Sabía que se había apoderado del anillo, que lo había hurtado ante mis propios ojos. Pero, aturdido, con el estuche de piel marrón vacío entre mis manos, pude reprimir una tremenda rabia interior y en algún momento pensé: yo, comprando un anillo de oro y esmeralda y este pobre desgraciado, un sinvergüenza, sin duda, quizás no tenga donde caerse muerto. Era tal su aspecto y su forma de hablar… También pensé: «este no es taxista, ni policía, quizás se trate de un delincuente sin control…»
Le insistí en que buscase de nuevo, también lo hice yo y, al final, claudiqué. El reportaje a medias, sobre «los robos con violencia en Madrid», me esperaba con urgencia arriba.
–Dígame usted su nombre, dirección y teléfono, también su número de licencia y yo le entrego mi tarjeta. El anillo está en el taxi -aseguré- y cuando aparezca, le ruego que no deje de llamarme. (Cabronazo, te lo estoy regalando y jamás me lo agradecerás -pensé-).
El taxista salió volando y yo, afligido, al no poder hacer el regalo a mi esposa de aquella joya verde esperanza y con la conciencia de haber sido estafado, sentí un escalofrío. Subí a la redacción, terminé mi artículo y acudí raudo a la cena con mi preciosa mujer a quien sólo pude regalar una y mil promesas y un breve poema de amor para celebrar nuestro aniversario.

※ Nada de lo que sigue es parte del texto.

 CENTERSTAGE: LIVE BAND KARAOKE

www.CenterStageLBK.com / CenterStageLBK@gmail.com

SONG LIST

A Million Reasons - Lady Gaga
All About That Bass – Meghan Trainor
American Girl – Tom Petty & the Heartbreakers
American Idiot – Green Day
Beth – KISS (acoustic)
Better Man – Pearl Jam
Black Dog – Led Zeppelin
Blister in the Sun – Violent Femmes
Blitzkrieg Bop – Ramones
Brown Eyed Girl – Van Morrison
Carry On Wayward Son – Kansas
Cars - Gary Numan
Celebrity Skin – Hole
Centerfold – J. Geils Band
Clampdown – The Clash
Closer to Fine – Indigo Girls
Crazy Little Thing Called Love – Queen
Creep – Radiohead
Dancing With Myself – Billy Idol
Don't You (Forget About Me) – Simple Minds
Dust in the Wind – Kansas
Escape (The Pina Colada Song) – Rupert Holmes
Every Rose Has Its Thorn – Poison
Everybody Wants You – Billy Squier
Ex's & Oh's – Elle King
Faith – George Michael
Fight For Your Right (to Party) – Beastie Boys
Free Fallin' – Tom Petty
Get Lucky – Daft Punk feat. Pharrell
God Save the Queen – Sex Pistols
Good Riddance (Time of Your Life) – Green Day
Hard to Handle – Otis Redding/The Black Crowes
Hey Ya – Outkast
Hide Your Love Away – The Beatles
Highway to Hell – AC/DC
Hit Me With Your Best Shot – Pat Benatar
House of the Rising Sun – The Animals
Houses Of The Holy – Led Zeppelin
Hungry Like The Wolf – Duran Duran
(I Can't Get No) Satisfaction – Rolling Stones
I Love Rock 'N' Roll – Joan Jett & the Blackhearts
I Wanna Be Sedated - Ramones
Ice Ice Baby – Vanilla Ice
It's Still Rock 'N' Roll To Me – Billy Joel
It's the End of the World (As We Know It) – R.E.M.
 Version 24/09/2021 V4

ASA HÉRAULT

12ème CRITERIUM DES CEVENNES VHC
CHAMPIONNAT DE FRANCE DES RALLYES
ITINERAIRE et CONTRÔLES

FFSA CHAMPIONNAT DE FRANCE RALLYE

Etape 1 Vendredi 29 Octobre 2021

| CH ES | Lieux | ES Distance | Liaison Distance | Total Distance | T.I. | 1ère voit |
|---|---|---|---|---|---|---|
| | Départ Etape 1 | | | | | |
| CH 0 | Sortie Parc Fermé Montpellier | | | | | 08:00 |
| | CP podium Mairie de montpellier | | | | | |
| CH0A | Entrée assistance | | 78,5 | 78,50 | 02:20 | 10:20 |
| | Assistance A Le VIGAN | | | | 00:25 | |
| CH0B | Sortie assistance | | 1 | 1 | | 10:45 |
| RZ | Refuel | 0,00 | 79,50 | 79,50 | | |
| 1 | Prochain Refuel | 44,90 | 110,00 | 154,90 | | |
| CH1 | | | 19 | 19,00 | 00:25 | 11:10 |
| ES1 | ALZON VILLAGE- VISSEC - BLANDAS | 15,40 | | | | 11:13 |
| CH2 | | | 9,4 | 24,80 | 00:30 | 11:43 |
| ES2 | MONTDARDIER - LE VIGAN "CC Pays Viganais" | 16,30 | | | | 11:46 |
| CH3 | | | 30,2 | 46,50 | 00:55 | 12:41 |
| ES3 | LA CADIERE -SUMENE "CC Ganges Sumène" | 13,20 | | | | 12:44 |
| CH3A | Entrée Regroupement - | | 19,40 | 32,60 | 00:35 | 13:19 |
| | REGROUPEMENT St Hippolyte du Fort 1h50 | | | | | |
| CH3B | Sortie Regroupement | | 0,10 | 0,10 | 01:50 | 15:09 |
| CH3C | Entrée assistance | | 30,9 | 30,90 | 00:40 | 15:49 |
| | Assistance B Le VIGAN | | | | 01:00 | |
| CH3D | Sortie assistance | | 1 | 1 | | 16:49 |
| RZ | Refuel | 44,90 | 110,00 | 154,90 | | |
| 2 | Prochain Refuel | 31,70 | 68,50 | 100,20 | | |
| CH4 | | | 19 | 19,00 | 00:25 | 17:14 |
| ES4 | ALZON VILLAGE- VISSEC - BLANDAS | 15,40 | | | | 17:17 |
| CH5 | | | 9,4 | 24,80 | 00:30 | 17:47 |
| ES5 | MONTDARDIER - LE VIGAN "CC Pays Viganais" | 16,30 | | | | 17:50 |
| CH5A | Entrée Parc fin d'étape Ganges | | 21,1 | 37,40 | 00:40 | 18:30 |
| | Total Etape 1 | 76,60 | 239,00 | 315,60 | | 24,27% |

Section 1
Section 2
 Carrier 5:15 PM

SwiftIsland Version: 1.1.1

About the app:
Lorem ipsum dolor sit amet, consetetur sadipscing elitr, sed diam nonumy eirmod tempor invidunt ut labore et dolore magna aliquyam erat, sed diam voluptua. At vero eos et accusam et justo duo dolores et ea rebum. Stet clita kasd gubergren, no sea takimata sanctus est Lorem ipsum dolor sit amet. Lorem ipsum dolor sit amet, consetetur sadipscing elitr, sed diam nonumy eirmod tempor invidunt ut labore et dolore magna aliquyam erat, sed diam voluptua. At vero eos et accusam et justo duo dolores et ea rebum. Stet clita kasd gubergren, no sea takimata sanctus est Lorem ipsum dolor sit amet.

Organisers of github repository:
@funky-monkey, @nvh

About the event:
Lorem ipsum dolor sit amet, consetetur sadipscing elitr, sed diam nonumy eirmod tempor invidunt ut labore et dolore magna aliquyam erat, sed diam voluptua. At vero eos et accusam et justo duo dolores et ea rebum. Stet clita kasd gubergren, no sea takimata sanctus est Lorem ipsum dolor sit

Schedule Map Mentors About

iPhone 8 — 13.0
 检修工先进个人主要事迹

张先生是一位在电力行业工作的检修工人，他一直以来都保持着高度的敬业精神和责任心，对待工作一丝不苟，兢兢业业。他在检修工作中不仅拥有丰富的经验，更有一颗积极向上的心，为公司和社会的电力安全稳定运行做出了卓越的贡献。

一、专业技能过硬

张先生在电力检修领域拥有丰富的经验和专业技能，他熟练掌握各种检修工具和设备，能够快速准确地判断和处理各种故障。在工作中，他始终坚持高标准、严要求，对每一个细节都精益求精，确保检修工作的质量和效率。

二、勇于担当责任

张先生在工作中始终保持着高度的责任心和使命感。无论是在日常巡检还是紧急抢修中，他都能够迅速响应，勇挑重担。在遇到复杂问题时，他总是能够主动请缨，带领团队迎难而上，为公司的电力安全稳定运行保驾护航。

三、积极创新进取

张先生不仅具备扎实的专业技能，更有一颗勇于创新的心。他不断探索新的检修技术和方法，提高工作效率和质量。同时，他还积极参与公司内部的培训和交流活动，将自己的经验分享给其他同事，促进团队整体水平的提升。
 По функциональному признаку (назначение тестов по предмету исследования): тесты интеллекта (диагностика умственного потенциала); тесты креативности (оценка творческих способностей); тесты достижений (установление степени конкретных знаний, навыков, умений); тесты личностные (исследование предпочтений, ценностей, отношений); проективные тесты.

Jamás me llamó el conductor de aquél taxi. Yo tampoco a él. La denuncia en una comisaría de policía no me mereció la pena entonces. Mi esperanza remota se centraba en que, al menos, el anillo luciese en la mano de su mujer o tal vez, en la de su hija…
Un año después, también con ocasión de nuestro aniversario de boda, encargué a la misma joyería, con mayor esfuerzo económico, una sortija idéntica que regalé a mi mujer en el mismo restaurante. En aquella noche romántica, recordamos juntos el lamentable suceso entre besos y caricias. Al taxista, desalmado y ladronzuelo, le debieron pitar los oídos y, quizás, el corazón, mientras nosotros reímos felices…

 

NOTA: Narro un hecho aislado de hace treinta años y, por supuesto, no representativo de los taxistas en su conjunto. Y eso explica el título de este texto, del que no se debiera inferir, de ninguna manera, porque no es mi intención, una fraudulenta actitud colectiva de los taxistas, profesionales amables y serviciales que me han trasladado con diligencia y eficacia, de un lado a otro, durante toda mi vida profesional.